High -end global brands bet on concept stores to revive sales

By Casey Hall

Shanghai (Reuters) -Louis Vuitton on Shanghai Store is not your average luxury flagship. The 30 -meter -high store, Louis, is charged as an experience and houses an exhibition space and a cafe in the center of Nanjing Road’s shopping in Shanghai.

Louis, which has a solemn opening on Thursday, will undoubtedly attract crowds eager to publish photos on social media on their brilliant facade and photo-finished exhibits inside. But LVMH, owned by Louis Vuitton, will also hope it can stimulate sales among Chinese consumers whose costs for luxury goods have slowed.

The LVMH business strategy is aligned with a broader change among luxury goods traders from a transaction model – where a shop simply sells customers – to attract customers with “experience”, which ultimately stimulates growth.

Bets are high for luxury brands that have relying on rapid sales in China for years to nourish their global growth and ambitions, but are now facing demand in the world’s second largest economy.

The size of the Chinese market decreased by over 18% last year to about $ 350 billion ($ 48.80 billion), and sales are on the way to flat in 2025, according to consulting Bane estimates.

Zino Helmlinger, the head of the China Retail of the CRBE real estate service service provider, admits that the luxury segment in China has recently taken a “hit”, although he believes the delay is expected.

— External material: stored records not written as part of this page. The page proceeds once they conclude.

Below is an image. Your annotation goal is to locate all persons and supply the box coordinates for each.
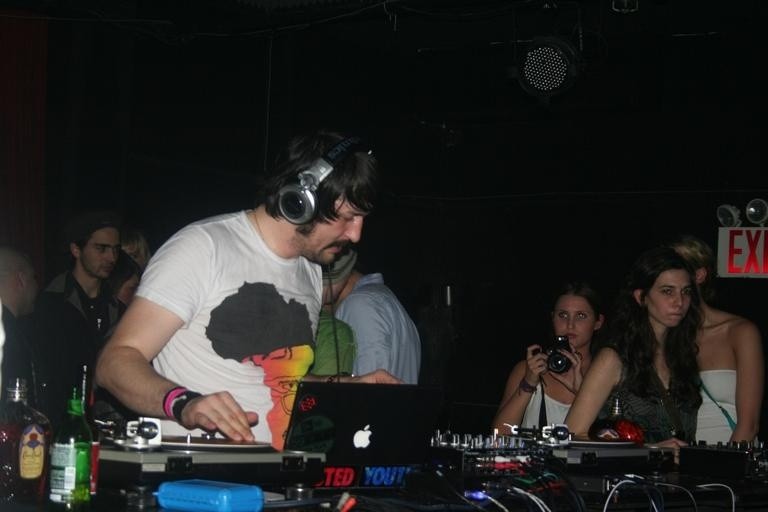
[657,237,765,448]
[103,248,143,329]
[322,262,423,385]
[560,249,707,465]
[308,242,361,380]
[493,283,609,445]
[115,226,151,270]
[93,128,386,455]
[0,242,53,416]
[41,220,127,438]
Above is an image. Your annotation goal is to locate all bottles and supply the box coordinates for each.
[1,365,99,511]
[607,397,625,429]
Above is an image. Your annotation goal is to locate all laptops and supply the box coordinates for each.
[265,380,447,501]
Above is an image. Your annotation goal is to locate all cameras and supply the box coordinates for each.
[534,335,577,373]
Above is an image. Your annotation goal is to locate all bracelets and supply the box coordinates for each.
[328,370,355,383]
[162,386,187,420]
[170,390,203,429]
[517,376,538,395]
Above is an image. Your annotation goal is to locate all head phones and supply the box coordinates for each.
[275,133,373,223]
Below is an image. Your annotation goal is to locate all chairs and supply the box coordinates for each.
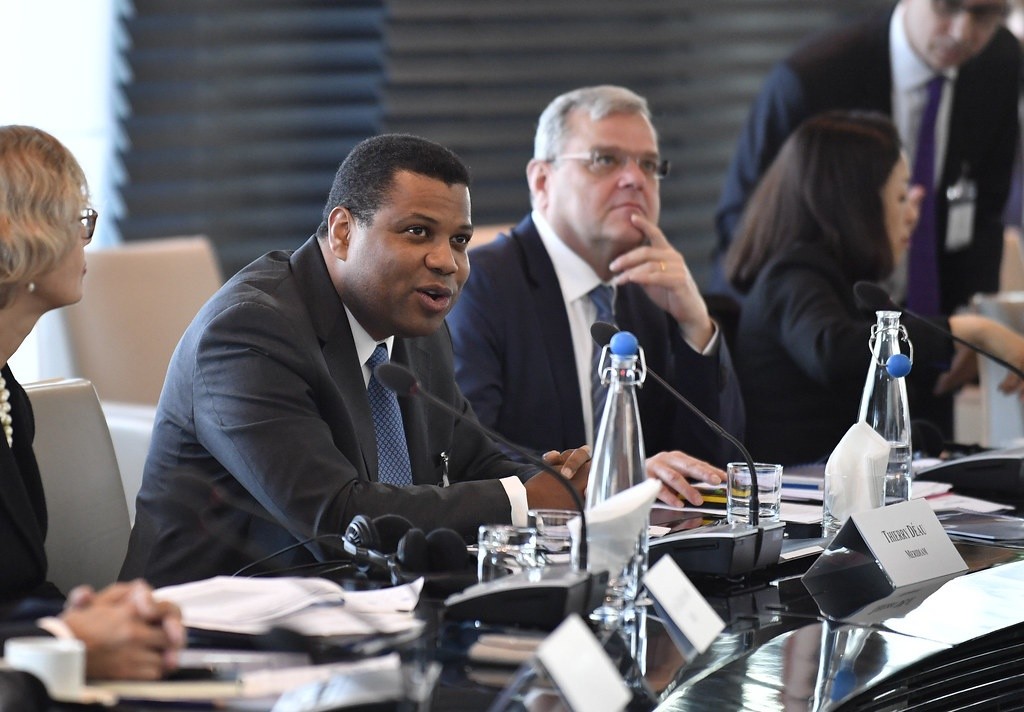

“If you look at the megastars – I mean LVMH, Kering, Richemont, Hermès – they almost tripled their profits within five years,” he said. “At one point there is some balance, there is only so much that you can grow, only so much that you can generate.”

In the first quarter, LVMH’s revenue in the region, which includes China, fell 11% on an organic basis – the Asia -Tihoetan region, with the exception of Japan, represents 30% of the group’s total sales.

Chinese consumers, heavily affected by the broader economic uncertainty and a prolonged decline in the real estate market, have tightened the cost of discretionary purchases – luxury branded bags among them.

The Shanghai -born Natalie Chen, 31, says she already owns enough “things” and has diverted a significant part of the funds she has ever used for luxury goods for travel.

“Honestly, I don’t feel that buying another bag will improve my life,” she said, although she has already visited a new restaurant discovered by Prada in Shanghai and intends to check the new Louis Vuitton coffee concept with girlfriends.